> _Selected excerpt_

Meet Mr. Corsini. He's a science teacher and one of the highlights of his year is teaching an accelerated biology course at a local high school. His students learn quickly, and together they cover a host of topics including cells, genetics, and evolution. Early in the year we spend a considerable amount of time working in labs. Although the labs vary in nature, one of Mr. Corsini's favorites focuses on enzymes.

Enzymes are specialized proteins that speed up the rate of chemical reactions. When working with enzymes in the lab Mr. Corsini's class uses a type of enzyme called catalase. Catalase is an enzyme commonly found in nearly all living organisms. One of the cooler things catalase does is break down hydrogen peroxide into water and oxygen.

This reaction is clearly visible to Mr. Corsini and his students when they mix the enzyme and catalase together inside a test tube. The hydrogen peroxide bubbles when it comes in contact with catalase. The bubbles are oxygen being released, and the clear liquid left behind is water. As can be seen in this image, the red color you see is liver, which contained the catalase enzyme.

Catalase Reacting in Lab
Catalase Reacting in Lab

The purpose of mixing the enzyme and catalase together inside a test tube wasn't just to see the reaction make bubbles, although that part is pretty cool. The rather to test how temperature influences enzyme function. To test this, Mr. Corsini generally splits his students into different groups. Each group then monitors the reaction rate at a different temperature. Reaction rate refers to how quickly a reaction occurs.

Enzymes & Denaturing

When students test the catalase reaction under colder conditions, it proceeds much more slowly than it does at room temperature. This indicates that cooler temperatures reduce the rate of enzyme function. Conversely, students who warm the enzyme find the reaction occurs much more quickly than at room temperature. This indicates that raising temperatures increase the rate of enzyme function.

> _Assignment_
According to the passage on the enzyme lab, what does catalase break hydrogen peroxide down into?

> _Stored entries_
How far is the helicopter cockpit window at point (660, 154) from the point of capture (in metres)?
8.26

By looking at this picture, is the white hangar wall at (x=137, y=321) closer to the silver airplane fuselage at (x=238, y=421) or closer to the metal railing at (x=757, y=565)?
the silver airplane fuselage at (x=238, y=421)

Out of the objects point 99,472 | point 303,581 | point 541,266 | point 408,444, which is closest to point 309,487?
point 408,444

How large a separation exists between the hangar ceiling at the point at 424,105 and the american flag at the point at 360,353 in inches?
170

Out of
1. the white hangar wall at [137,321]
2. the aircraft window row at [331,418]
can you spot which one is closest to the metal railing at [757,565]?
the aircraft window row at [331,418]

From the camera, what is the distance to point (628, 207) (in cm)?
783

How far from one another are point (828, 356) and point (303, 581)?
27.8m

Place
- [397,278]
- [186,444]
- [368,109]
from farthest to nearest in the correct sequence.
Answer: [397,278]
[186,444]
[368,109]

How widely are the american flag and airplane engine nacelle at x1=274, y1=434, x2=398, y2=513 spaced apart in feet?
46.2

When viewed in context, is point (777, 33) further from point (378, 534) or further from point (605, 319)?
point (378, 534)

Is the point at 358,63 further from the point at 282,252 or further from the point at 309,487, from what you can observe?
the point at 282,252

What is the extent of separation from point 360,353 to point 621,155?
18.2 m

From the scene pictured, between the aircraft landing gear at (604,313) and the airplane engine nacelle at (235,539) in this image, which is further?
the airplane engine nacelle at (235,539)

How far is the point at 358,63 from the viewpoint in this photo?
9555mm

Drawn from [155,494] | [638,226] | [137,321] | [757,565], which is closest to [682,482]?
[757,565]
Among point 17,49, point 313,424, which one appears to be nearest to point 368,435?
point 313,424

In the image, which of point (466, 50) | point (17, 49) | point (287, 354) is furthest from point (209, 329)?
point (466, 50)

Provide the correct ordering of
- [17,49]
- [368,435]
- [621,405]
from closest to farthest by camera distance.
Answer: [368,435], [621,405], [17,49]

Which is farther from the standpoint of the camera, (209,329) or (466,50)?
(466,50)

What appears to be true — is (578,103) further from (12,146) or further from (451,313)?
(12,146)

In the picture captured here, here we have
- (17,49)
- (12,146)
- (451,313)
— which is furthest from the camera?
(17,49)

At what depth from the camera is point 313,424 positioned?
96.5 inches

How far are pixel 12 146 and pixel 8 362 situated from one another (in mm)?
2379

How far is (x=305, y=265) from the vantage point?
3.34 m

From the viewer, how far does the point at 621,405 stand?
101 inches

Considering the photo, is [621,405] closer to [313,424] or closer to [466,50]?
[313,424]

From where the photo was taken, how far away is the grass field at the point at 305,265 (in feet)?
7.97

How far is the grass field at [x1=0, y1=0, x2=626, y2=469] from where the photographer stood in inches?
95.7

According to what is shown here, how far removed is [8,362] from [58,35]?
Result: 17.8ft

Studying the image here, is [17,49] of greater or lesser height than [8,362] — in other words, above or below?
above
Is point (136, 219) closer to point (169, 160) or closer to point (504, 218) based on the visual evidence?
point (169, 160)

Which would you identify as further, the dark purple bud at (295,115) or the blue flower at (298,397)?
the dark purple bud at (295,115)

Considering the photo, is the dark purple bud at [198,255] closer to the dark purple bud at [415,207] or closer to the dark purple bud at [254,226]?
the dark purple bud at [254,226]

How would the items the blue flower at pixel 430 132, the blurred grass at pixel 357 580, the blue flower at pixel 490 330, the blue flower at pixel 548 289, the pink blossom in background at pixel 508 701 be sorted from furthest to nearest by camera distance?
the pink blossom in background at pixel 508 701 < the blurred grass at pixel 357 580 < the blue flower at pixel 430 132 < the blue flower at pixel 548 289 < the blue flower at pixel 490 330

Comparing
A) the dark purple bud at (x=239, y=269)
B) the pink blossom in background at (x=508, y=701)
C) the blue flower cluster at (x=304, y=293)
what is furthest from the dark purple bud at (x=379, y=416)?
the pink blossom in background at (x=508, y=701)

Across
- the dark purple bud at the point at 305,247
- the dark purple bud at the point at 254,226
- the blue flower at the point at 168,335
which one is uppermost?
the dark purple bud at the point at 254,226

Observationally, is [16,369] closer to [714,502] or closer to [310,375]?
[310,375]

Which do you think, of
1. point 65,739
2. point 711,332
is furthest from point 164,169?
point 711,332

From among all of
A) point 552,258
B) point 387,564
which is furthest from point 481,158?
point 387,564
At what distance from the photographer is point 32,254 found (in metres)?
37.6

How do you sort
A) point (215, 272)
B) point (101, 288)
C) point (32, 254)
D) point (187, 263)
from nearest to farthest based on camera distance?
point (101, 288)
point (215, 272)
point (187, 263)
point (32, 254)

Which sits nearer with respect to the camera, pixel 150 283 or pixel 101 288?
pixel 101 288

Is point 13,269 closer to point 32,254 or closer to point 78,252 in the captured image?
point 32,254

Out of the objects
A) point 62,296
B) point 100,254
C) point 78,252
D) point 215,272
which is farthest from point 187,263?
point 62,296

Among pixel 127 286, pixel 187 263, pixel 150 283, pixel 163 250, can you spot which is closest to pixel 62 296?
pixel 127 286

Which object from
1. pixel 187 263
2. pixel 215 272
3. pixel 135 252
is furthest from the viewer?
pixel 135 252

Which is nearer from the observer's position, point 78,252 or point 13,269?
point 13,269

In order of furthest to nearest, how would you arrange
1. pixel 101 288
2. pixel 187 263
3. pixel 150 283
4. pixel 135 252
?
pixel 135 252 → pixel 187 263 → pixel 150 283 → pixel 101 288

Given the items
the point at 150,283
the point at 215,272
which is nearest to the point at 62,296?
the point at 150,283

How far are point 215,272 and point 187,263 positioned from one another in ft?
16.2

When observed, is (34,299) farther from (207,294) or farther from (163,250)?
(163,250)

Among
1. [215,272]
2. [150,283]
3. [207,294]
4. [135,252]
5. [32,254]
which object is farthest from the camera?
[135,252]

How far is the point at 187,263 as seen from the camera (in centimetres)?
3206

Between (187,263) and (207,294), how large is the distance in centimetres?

> _Output for this task_
Water and oxygen.